Richard Lester was in a groove when he made this revisionist version of the Robin Hood tale. Sean Connery plays the hero, Audrey Hepburn is Maid Marion, and they’re both getting old. Robin is just back from the Crusades, and the screenplay abounds in witty remarks to match his sore back and waning energy. Throw in Nicole Williamson, Robert Shaw, and Richard Harris and you’ve got high drama, too. (1976)


Un Coeur en Hiver

In this unusual film, Claude Sautet, a past master of the subtleties of the human heart (Vincent, François, Paul and the Others) explores the inter-relations of a pair of violin-makers and the concert performer (Emmanuelle Béart) who’s in need of their services. The soundtrack of Ravel chamber music compounds the atmosphere of attenuated romanticism and the presence of students, mentors, and agents gives the film a multi-generational resonance. (1993, France)

Casablanca

Everyone knows about Casablanca, but it’s surprising how many people have never actually seen it from start to finish.

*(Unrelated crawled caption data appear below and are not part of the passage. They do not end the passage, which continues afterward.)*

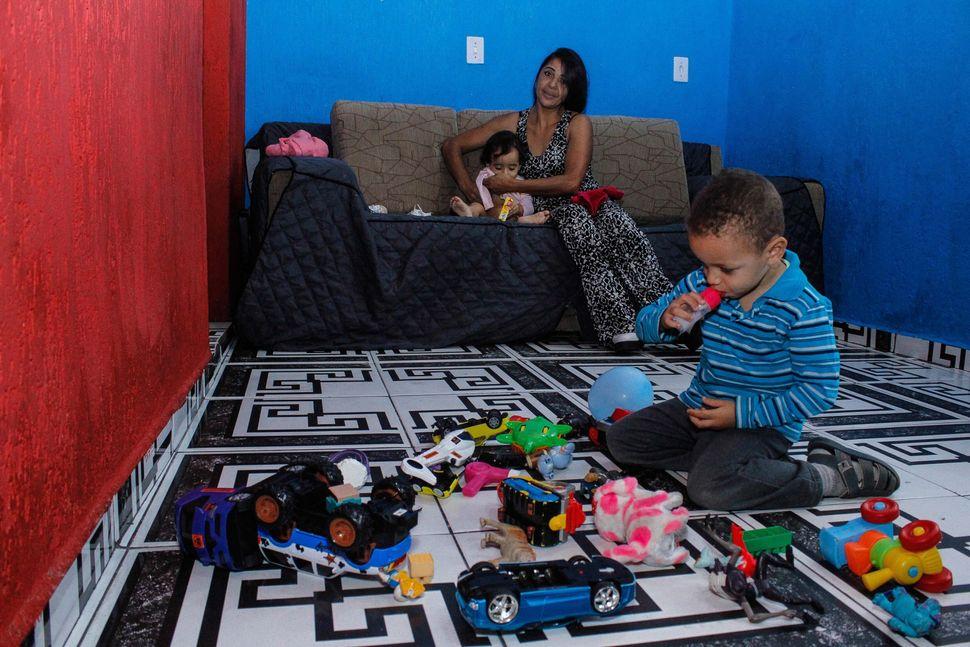 Na tarde em que recebeu o HuffPost Brasil em sua casa, Roselaine alternava a troca de Lívia, com...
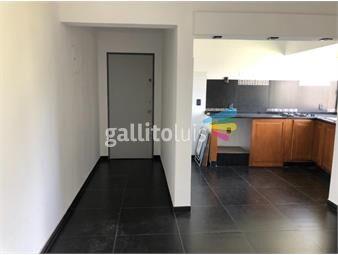 https://www.gallito.com.uy/pocitos-apartamento-alquiler-2-dormitorios-piso-5-con-balcon-inmuebles-20622793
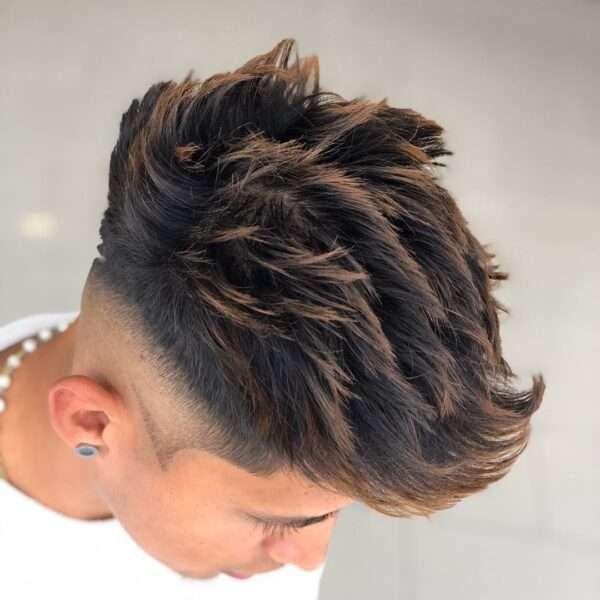 fryzury męskie na bok zdjęć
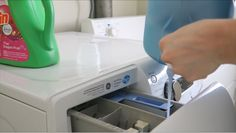 Vymeňte drahé aviváže za tento lacný domáci recept: Zmenu uvidíte už po prvom praní! Linux, Housekeeping, Washing Machine, Home Appliances, Cabinet, Storage, Furniture, Home Decor, Board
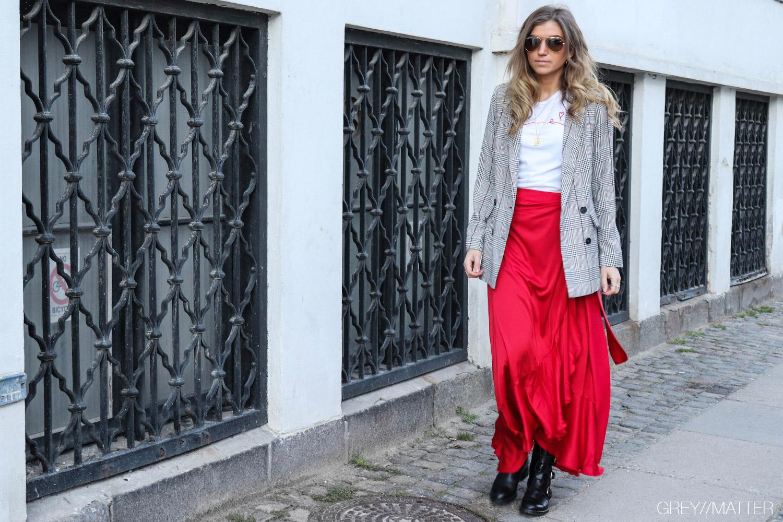 karmamia-neo-noir-adina-blazerjakke-roed-nederdel.jpg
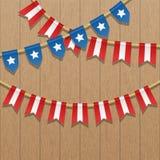 Vector la decoración colorida del empavesado en colores de la bandera de los E.E.U.U. Ejemplo patriótico con las barras y estrell Fotos de archivo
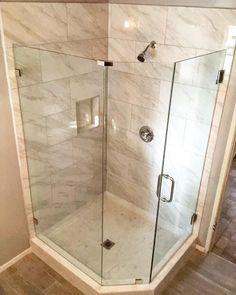 Unbelievable Shower remodeling acrylic,Fiberglass shower remodeling decor tricks and Small shower remodel stone tips. Modern White Bathroom, Small Bathroom, Budget Bathroom, Master Shower, Master Bath, Tub To Shower Remodel, Glass Shower Enclosures, Fiberglass Shower, Small Showers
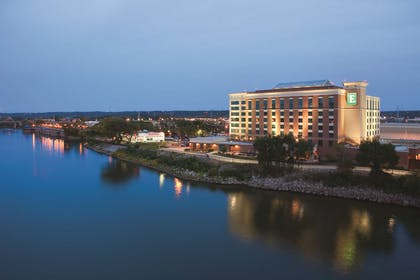 Exterior | Embassy Suites by Hilton East Peoria Riverfront Hotel & Conference Center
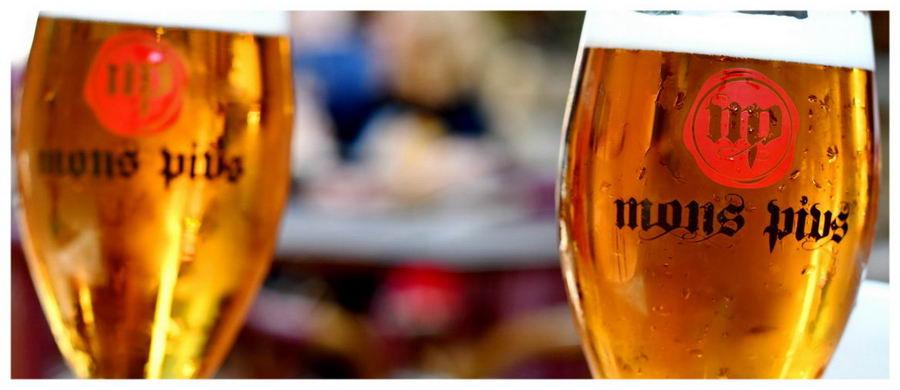 kufle piwa, zimne i oszronione, knajpa Mons Pius, Lwów, Ukraina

The core of nostalgic romance is dwarfed by a wide array of character actors and sketchy sub-plots concerning Germans and refugees from Vichy France who pass through North Africa en route to safer places. It’s difficult to tell who’s a crook and who’s not, and there are very few genuine heroes around, yet every scene strikes an uncanny balance between sincerity and cliché—perhaps because no one on the set, including director Michael Curtiz, knew quite what was going on. (1942)

Beseiged

Bernardo Bertolucci, better known for large scale films such as The Conformist and The Last Emperor, here crafts an intimate and sometimes sentimental tale with a time bomb ticking inside it. An eccentric composer (Michael Thewlis) plays a game of cat-and-mouse with his live-in housekeeper (Thandy Newton), whose husband, unbeknownst to him, is rotting in an African jail. Much of the film consists of day-to-day events at his Roman palazzo, including a hilarious piano recital,  though the canvas broadens considerably when he agrees to help his housekeeper secure her husband’s freedom. (1998)


El Amor Brujo

Director Carlos Saura here adapts the ballet of the same name by Manuel de Falla to an idiom closer to genuine flamenco, drawing on the artistry of a large cast of dancers including Antonio Gades and Cristina Hoyos. It’s a tale of family commitments, star-crossed lovers, knife fights, infidelity, prison terms, racy talk around the community well on wash day, and ghosts.

Certified Copy

A French antique dealer (Juliette Binoche) attends a talk by a British author on the subject of authenticity in the art world. He points out that most originals are renderings of something else—a landscape, a face—while a reproduction can be considered an “original” in its own right. When the author arrives the next morning at the woman’s shop to sign a book, authenticity becomes the theme for further conversation. It’s pretty clear he doesn’t like her shop much, and they decide to go for a drive while he signs the books. During the drive the conversation gets more personal as Shimell learns more about Binoche’s sister and her stammering husband. Binoche looks on them as an ideal couple, simple people who have found contentment with one another and their lot in life.

“There’s nothing simple about being simple,” is Shimell’s caustic reply.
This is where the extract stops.